Berita tentang bencana cukup sulit diakses karena Korea Utara kian menutup diri dari negara tetangga dan dunia setelah uji nuklir kelimanya, Jumat lalu. 

Kantor PBB untuk Koordinasi Masalah Kemanusiaan (OCHA) dalam laporannya mengatakan, 35.500 rumah rusak, bahkan dua pertiga dari jumlah rumah itu hancur seluruhnya. Alhasil, 107 ribu warga mesti mengungsi akibat bencana banjir. 

OCHA mengatakan, jumlah korban tewas dan hilang didapat dari data pemerintah Korea Utara. 

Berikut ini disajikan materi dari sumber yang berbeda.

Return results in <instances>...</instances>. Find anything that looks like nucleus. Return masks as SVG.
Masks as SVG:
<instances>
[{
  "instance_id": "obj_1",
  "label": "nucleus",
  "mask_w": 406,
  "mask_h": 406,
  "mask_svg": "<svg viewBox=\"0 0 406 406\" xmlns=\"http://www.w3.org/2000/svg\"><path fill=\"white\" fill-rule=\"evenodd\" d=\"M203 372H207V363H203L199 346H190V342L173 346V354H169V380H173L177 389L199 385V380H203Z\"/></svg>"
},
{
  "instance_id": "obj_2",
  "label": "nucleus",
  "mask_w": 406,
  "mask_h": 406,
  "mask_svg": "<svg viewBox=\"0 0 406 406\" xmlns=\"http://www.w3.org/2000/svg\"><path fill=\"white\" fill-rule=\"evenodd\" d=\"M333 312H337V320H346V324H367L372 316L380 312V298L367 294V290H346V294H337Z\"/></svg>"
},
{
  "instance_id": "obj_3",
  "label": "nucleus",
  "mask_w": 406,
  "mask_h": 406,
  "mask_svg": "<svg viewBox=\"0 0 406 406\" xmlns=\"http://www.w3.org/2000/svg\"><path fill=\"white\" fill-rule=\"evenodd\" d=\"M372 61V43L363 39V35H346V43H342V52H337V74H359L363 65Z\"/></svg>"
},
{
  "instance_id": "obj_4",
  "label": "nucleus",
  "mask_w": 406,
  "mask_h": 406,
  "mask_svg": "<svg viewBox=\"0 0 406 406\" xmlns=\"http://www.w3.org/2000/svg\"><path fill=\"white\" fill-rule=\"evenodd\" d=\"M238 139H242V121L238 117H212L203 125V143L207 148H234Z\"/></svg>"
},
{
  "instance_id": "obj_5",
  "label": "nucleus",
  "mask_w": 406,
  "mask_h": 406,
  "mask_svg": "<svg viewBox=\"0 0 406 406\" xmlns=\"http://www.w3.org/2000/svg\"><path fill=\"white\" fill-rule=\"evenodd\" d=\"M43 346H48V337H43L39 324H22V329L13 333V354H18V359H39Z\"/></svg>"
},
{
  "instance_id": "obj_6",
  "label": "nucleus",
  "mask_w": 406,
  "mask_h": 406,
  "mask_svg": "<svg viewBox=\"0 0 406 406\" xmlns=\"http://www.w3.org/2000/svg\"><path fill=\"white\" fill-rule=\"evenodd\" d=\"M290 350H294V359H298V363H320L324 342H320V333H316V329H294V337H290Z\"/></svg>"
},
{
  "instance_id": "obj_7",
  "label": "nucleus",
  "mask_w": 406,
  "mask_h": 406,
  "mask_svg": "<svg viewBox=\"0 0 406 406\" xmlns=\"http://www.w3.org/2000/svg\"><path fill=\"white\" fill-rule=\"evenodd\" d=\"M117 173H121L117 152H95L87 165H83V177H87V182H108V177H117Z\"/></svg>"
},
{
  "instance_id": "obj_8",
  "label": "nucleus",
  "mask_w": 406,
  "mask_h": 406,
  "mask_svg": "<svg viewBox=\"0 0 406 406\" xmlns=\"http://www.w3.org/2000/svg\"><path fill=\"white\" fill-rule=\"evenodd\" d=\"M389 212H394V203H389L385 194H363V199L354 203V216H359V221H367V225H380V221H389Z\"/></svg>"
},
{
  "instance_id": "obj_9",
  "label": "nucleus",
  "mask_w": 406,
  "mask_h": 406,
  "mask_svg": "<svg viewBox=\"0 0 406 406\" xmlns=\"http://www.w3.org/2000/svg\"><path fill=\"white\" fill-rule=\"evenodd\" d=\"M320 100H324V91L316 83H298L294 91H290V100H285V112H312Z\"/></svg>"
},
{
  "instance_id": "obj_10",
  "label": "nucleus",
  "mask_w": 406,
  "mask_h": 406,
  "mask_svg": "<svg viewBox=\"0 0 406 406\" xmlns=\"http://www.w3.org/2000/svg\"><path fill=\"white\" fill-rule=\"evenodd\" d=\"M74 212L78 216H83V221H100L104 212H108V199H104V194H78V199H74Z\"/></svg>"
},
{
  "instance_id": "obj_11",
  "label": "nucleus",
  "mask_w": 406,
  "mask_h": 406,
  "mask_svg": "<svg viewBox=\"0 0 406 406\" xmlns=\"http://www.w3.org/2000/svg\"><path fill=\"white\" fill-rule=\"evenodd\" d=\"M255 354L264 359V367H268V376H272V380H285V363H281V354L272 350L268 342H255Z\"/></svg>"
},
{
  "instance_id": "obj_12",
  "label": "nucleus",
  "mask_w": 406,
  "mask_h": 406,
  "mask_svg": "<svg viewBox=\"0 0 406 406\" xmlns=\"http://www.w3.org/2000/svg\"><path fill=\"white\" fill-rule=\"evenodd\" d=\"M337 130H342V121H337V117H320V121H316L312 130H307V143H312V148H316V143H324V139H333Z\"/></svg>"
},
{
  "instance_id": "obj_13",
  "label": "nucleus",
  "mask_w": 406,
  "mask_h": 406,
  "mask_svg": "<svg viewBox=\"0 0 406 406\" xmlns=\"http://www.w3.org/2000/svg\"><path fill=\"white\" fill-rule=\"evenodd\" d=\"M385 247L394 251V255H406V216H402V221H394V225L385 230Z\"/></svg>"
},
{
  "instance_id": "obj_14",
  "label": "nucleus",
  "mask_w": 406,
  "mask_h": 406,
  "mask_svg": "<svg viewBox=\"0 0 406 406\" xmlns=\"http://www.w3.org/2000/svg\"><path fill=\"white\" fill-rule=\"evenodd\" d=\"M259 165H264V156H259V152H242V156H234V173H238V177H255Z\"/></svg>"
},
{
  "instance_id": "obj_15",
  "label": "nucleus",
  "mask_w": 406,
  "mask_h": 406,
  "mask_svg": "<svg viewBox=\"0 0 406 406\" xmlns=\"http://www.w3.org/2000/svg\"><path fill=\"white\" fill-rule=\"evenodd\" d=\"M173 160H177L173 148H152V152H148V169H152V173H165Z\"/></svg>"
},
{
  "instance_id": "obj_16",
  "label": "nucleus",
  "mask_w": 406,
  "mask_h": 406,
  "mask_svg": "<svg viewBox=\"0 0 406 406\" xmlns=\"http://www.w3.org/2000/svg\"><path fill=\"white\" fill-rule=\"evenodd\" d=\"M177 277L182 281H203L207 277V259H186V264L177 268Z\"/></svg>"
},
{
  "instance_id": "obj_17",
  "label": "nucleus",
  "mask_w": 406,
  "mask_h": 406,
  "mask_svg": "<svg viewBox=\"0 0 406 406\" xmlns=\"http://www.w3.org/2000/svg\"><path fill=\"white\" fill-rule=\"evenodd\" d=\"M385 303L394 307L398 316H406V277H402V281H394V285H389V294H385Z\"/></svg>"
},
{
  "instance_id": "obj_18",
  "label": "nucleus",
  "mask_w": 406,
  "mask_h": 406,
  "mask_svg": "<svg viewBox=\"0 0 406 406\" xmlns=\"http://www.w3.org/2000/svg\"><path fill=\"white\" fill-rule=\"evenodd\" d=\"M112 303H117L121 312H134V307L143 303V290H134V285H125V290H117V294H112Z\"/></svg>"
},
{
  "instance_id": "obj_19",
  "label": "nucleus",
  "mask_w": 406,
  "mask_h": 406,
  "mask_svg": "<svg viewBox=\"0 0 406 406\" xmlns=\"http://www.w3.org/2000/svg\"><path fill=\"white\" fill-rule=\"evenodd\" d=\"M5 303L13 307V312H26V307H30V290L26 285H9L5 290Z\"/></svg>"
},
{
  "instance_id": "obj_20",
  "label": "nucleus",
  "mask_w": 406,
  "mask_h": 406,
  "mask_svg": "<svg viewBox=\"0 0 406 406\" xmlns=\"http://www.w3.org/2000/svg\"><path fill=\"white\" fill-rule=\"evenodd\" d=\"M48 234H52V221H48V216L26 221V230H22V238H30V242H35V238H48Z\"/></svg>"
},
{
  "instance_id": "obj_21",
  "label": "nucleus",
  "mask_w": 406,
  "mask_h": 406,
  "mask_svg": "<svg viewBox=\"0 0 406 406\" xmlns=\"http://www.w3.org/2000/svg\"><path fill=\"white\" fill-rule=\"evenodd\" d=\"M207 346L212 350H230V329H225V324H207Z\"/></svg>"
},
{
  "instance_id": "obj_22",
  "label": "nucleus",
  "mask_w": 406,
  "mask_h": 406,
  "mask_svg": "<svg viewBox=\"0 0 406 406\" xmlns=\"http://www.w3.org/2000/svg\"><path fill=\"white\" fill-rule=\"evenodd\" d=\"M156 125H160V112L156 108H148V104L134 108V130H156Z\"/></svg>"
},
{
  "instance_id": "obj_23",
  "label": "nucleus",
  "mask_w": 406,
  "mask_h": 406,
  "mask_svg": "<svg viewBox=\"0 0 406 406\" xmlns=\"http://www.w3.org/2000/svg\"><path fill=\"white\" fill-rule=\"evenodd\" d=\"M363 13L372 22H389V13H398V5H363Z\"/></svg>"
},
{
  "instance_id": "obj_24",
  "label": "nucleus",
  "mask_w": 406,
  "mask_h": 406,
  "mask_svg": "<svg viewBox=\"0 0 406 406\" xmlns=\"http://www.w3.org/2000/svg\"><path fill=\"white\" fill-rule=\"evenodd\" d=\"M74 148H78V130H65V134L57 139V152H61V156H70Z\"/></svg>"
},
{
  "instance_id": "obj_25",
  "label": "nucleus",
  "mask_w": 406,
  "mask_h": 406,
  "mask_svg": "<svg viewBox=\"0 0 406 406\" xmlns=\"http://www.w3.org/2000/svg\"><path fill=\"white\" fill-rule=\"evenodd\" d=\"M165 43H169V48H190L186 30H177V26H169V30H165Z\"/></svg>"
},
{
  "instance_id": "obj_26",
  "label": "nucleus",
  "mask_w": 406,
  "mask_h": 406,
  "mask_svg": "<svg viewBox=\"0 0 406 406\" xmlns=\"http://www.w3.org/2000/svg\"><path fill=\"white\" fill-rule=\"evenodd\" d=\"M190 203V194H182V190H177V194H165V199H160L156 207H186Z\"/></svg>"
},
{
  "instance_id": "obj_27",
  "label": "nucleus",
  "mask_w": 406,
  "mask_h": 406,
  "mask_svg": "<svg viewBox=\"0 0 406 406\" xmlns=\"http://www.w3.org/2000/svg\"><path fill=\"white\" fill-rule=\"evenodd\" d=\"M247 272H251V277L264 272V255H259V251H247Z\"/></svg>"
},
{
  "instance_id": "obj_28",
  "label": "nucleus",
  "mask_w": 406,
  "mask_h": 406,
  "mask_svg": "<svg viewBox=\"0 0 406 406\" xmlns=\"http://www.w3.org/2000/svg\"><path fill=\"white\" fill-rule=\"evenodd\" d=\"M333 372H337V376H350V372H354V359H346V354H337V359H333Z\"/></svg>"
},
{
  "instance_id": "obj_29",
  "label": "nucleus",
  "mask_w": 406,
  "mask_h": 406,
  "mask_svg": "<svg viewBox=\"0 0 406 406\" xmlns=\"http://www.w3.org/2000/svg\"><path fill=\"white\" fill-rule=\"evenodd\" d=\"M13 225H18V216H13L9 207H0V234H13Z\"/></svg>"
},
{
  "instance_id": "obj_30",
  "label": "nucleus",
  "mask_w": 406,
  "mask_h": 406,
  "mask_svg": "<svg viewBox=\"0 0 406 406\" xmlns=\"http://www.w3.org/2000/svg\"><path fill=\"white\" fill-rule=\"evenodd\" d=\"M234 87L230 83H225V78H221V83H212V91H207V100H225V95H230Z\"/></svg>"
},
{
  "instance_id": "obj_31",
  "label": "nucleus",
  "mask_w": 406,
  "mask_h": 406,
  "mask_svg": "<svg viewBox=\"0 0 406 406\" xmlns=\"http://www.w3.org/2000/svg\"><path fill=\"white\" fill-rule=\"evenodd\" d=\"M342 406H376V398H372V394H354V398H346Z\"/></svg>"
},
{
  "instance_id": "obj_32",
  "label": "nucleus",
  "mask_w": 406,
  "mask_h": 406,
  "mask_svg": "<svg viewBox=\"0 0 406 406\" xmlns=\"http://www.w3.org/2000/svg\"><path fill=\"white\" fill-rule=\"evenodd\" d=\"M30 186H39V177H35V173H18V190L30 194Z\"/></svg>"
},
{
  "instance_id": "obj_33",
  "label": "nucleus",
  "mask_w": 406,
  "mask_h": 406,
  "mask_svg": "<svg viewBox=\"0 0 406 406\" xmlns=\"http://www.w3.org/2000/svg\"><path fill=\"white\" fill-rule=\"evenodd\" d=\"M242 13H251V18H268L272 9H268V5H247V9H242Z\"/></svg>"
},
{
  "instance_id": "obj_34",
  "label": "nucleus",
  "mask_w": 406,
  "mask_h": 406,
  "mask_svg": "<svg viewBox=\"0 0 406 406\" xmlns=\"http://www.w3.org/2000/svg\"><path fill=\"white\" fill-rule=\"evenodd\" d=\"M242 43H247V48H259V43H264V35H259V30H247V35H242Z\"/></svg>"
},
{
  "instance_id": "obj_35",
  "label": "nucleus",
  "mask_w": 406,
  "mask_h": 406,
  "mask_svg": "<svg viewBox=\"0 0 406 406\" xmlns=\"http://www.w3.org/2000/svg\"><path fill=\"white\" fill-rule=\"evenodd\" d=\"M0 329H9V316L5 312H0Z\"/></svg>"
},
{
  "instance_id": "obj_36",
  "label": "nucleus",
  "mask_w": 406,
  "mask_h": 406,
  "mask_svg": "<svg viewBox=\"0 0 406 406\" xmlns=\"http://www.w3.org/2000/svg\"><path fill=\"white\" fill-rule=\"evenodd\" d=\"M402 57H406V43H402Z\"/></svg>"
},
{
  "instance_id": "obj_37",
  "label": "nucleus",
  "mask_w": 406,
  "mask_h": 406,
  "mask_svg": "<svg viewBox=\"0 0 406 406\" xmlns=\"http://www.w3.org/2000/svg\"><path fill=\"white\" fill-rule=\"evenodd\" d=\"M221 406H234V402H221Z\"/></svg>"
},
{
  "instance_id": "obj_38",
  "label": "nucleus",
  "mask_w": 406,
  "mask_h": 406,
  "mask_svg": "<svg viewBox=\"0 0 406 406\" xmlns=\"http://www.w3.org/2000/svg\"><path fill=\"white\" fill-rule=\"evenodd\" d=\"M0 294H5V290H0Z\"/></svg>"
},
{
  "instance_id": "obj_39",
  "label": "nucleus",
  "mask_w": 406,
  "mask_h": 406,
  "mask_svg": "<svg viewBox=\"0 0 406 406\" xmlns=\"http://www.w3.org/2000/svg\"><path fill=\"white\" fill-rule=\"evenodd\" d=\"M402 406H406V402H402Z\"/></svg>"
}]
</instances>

Media pemerintah Korut melaporkan hujan lebat pada akhir Agustus hingga awal September menyebabkan kerusakan parah dekat Sungai Tumen.

Akan tetapi, pihak itu tak memberi informasi jumlah korban tewas akibat banjir dalam laporan terbarunya. 

Badan itu mengatakan, penilaian terhadap kerusakan didasari pada kunjungan lapangan ke wilayah terkait pekan lalu oleh perwakilan PBB, Federasi Palang Merah Internasional dan Masyarakat Bulan Sabit Merah (IFRC), Palang Merah cabang Korut, dan lembaga swadaya masyarakat. 

Kantor berita Korut, KCNA mengatakan pada Minggu, "fenomena cuaca" terburuk sejak lebih dari 70 tahun terakhir telah menimpa wilayah utara hingga menyebabkan "kerugian besar". Meski demikian, proses pemulihan masih terus dilakukan. 

Tingginya pembalakan hutan untuk bahan bakar dan pertanian membuat negara itu rentan tertimpa bencana alam, khususnya banjir, demikian Reuters.